### Exercise data
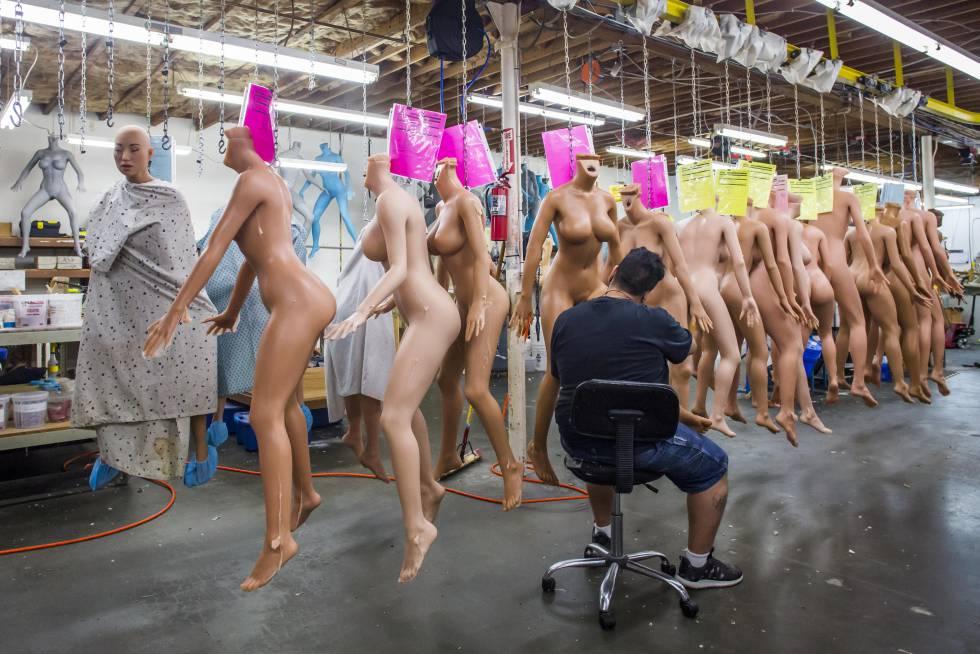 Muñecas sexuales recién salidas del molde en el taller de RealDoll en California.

* * *

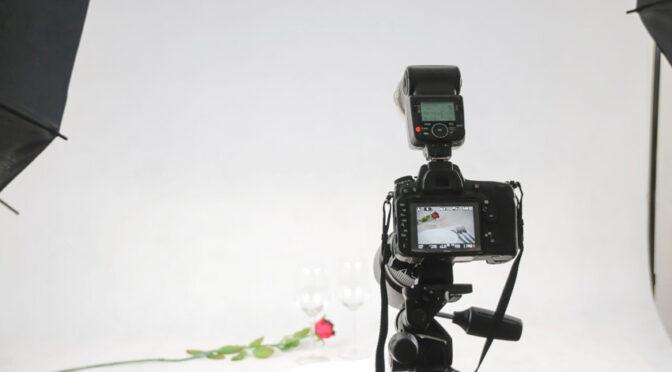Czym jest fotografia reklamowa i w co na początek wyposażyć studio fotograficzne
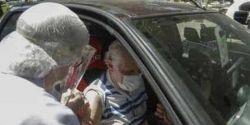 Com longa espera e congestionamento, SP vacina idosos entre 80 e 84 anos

### What you have to do
Your answer is the exact run of lines above from the one with "Czym jest fotografia" through the one with "Com longa espera", both ends included, minus any picture.

### Output for this task
Czym jest fotografia reklamowa i w co na początek wyposażyć studio fotograficzne
 Com longa espera e congestionamento, SP vacina idosos entre 80 e 84 anos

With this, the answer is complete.